When Song Lyrics Suddenly Become Unacceptable

When Rickie Lee Jones released an album of cover songs more than 15 years ago The Curmudgeon couldn’t stop listening to it.  He probably listened to it at least twice a week for more about a year.  If you were ever interested in what the My Fair Lady song “On the Street Where You Live” might sound like as a jazz song, Rickie Lee sang it.  If you ever wondered if anyone other than Traffic could possibly sing “Low Spark of High-Heeled Boys,” wonder no more.  If you pondered whether it might be possible for Rickie Lee to sing a duet with Joe Jackson on the West Side Story song “One Hand, One Heart,” well, it is, and it’s as adenoidally wonderful as it is absolutely strange.  The Curmudgeon was so enthusiastic about the album that he made a copy for his sister.

A few weeks later The Curmudgeonly Sister told of her listening:  that she was in her office first thing in the morning, when the building where she works is mostly empty, and she put the tape into the boom box she keeps on the other side of her office and turned up the volume.

“Great,” The Curmudgeon thought to himself, knowing first, that sister rarely listens to music he gives her and second, that he had been trying to get her to listen to Rickie Lee Jones for more than two decades without even a hint of success.

So sister relates that she practically leaped out of her seat when the Rickie Lee cover of Steely Dan’s “Show Biz Kids” came to the lines

Show biz kids making movies

Of themselves you know they

Don’t give a fuck about anybody else

“Are you trying to get me fired?” she asked.

She had a point:  it’s an interesting version of an interesting song but in the wrong place at the wrong time.  Brother had no idea sister used her pre-work quiet time to listen to music and apologized even though, in the broader scheme of things, he had done nothing wrong.

The Curmudgeon’s not sure he believes there’s such a thing as absolutely inappropriate song lyrics but he does believe there are some lyrics that are inappropriate for some of the people some of the time.  This belief was reinforced recently when he decided to listen to the 1970s Warren Zevon album Excitable Boy one evening while cooking dinner because he likes some energy when he cooks; mournful and slow stuff just doesn’t cut it.  His teenaged stepson was home and he does his school work in silence at the dining room table in the adjacent room (open concept!) but J was taking a break from studying, his headphones on and his face buried in his iPhone, and The Curmudgeon thought he would take advantage of the lull in the need for silence to crank up the music while cooking the shepherd’s pie.

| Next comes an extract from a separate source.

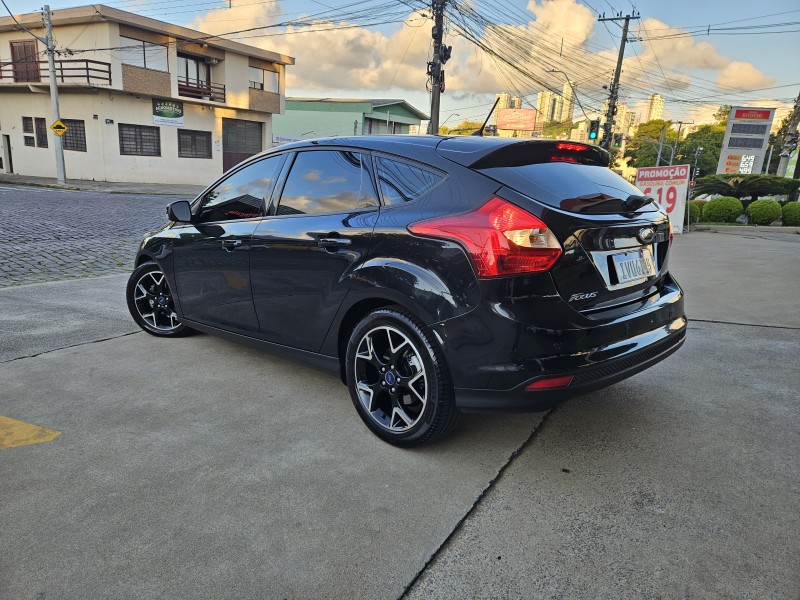 FOCUS 2.0 SE HATCH 16V FLEX 4P AUTO - 2014 - CAXIAS DO SUL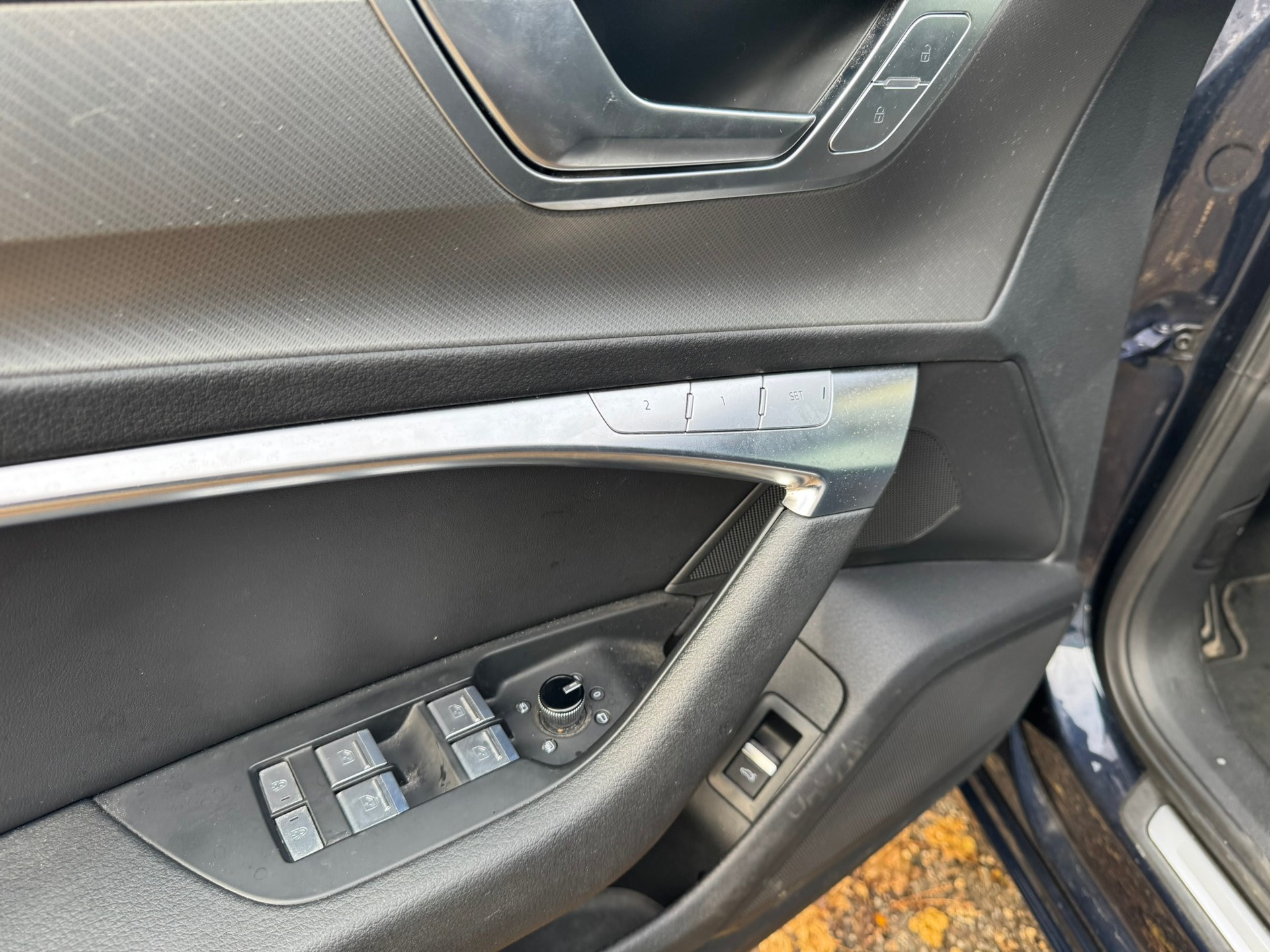 AUDI A6 Avant 50 TDI quattro tiptronic-image-5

When you’ve listened to an album as often as The Curmudgeon has listened to Excitable Boy – maybe 100 times over the years, make that 101 because he’s listening now as he writes this – you tend not to pay attention to the lyrics as much as you once did and just revel in the sound and the strong atty-tood of pretty much anything Zevon writes (his final album, released after he was told he had only a few months left to live, included a song titled “My Shit’s Fucked Up”).

So it was with a sense of something between dismay and horror that The Curmudgeon slowly processed the words coming out of the little desktop speaker:

Well, he went down to dinner in his Sunday best
Excitable boy, they all said
And he rubbed the pot roast all over his chest
Excitable boy, they all said
Well, he’s just an excitable boy

Well that’s not good, but it’s not so bad, right?

But then the song continued:

He took in the four a.m. show at the Clark
Excitable boy, they all said
And he bit the usherette’s leg in the dark
Excitable boy, they all said
Well, he’s just an excitable boy

Okay, that’s worse, but surely that’s the extent of it.

He took little Suzie to the Junior Prom
Excitable boy, they all said
And he raped her and killed her, then he took her home
Excitable boy, they all said

Now that’s pretty bad, but it’s not going to get worse.

After ten long years they let him out of the home
Excitable boy, they all said
And he dug up her grave and built a cage with her bones
Excitable boy, they all said
Well, he’s just an excitable boy

Okay, it DID get worse, and the only saving grace was that J never raised his face from his iPhone or acknowledged hearing anything unusual – or hearing anything at all, for that matter.  The Curmudgeon grabbed his iPod, turned off Excitable Boy, and made a mental note to pay more attention in the future when he turns on the music with an impressionable 17-year-old in the next room.